I do still love playing, but there have been times when I haven’t liked it so much.
For me the older I get, the more I love it.
When I was in my teens it sometimes felt like a job, and that was hard to deal with because you can lose your passion for it and that reflects in your performance.
Footballers have extremely short careers so do you think players owe it to themselves to play at the highest level possible or to make the most money possible? Does it go hand in hand or does there have to be a compromise?
It’s a fine balance and it can go hand in hand if you are a playing in a top league in Europe.
People only hear about the guys at the top earning millions and don’t hear much about guys in the lower leagues…
Sometimes you have to do what is in the best interest for you and your family.
What goals to you still have in mind?
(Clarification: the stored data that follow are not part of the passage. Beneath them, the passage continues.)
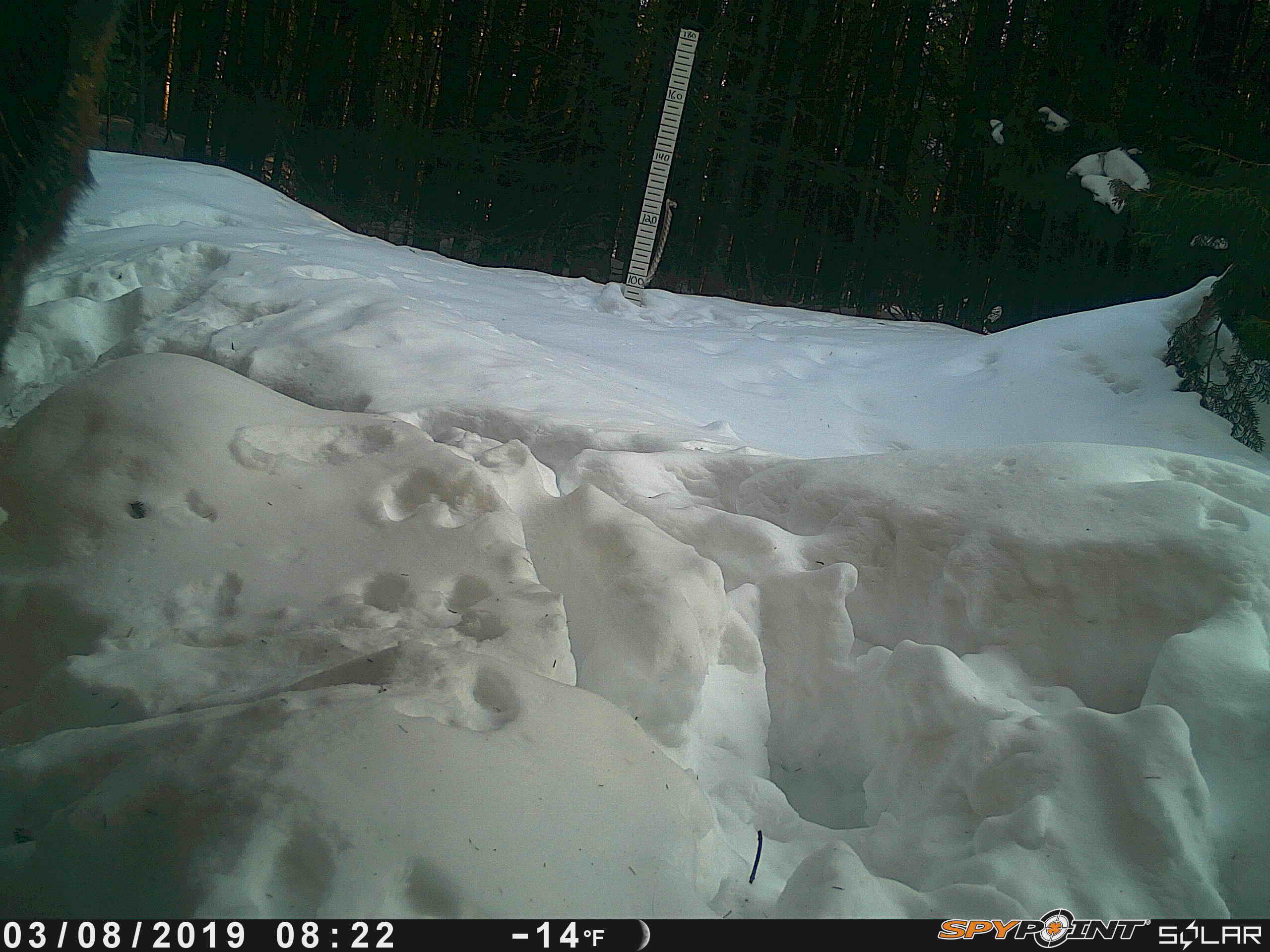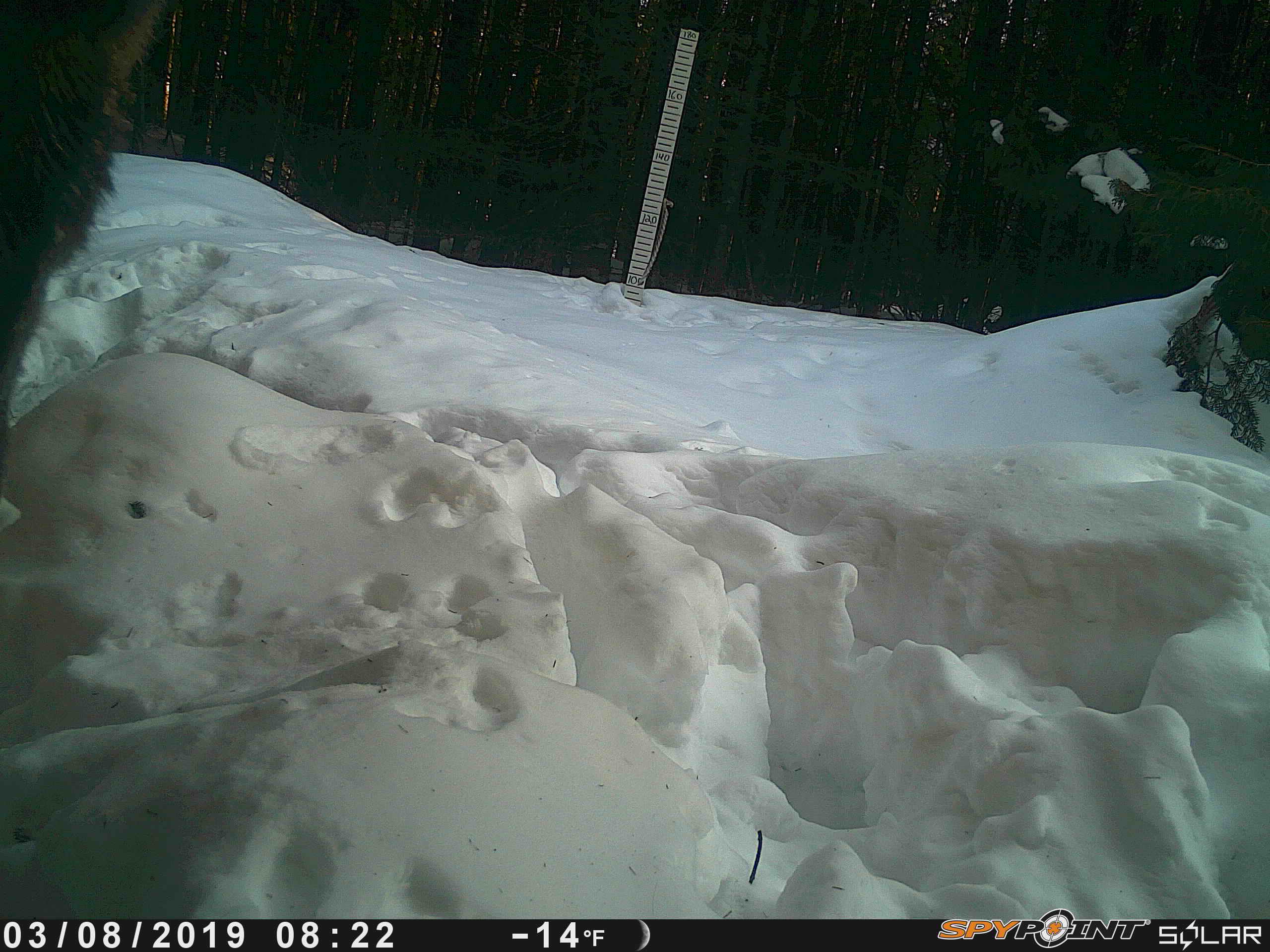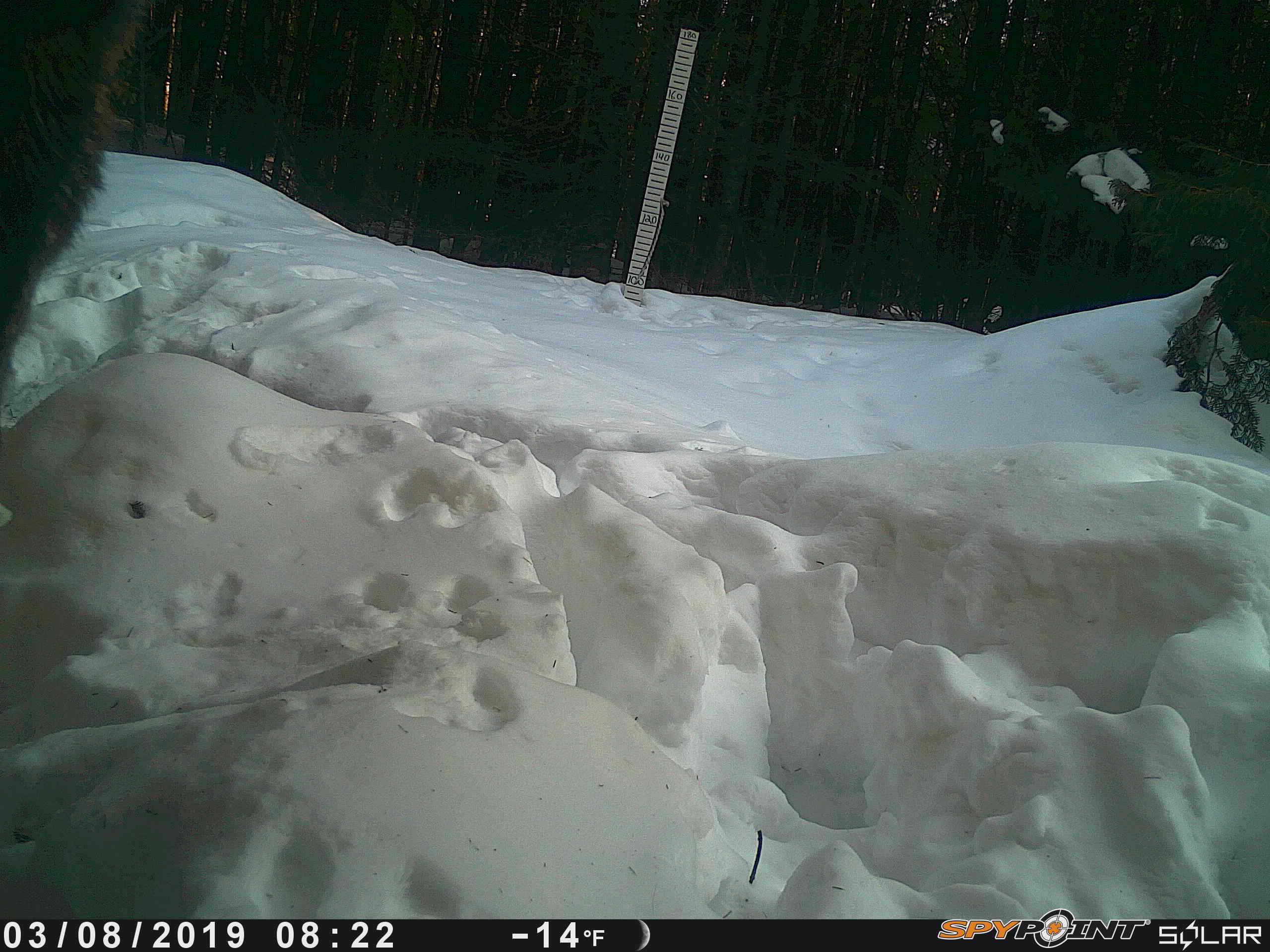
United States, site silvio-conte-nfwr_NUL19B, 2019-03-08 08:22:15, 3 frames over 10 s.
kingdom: Animalia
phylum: Chordata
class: Mammalia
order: Artiodactyla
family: Cervidae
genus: Alces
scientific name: Alces alces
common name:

The Asian Football Championships in Australia in 2015? Brazil 2014? A coaching career?
I definitely want to play in the next World Cup and the Asian Champs.
Eventually when I retire from playing I would love the opportunity to coach. I feel like it would be something I would really enjoy.
Would you ever consider playing in the A-League?
Playing in Australia in front of friends and family would be fantastic.
So yes, I would love to go home and play at some stage.
Best of luck Richard, hope the injury heals well and you’re back playing soon.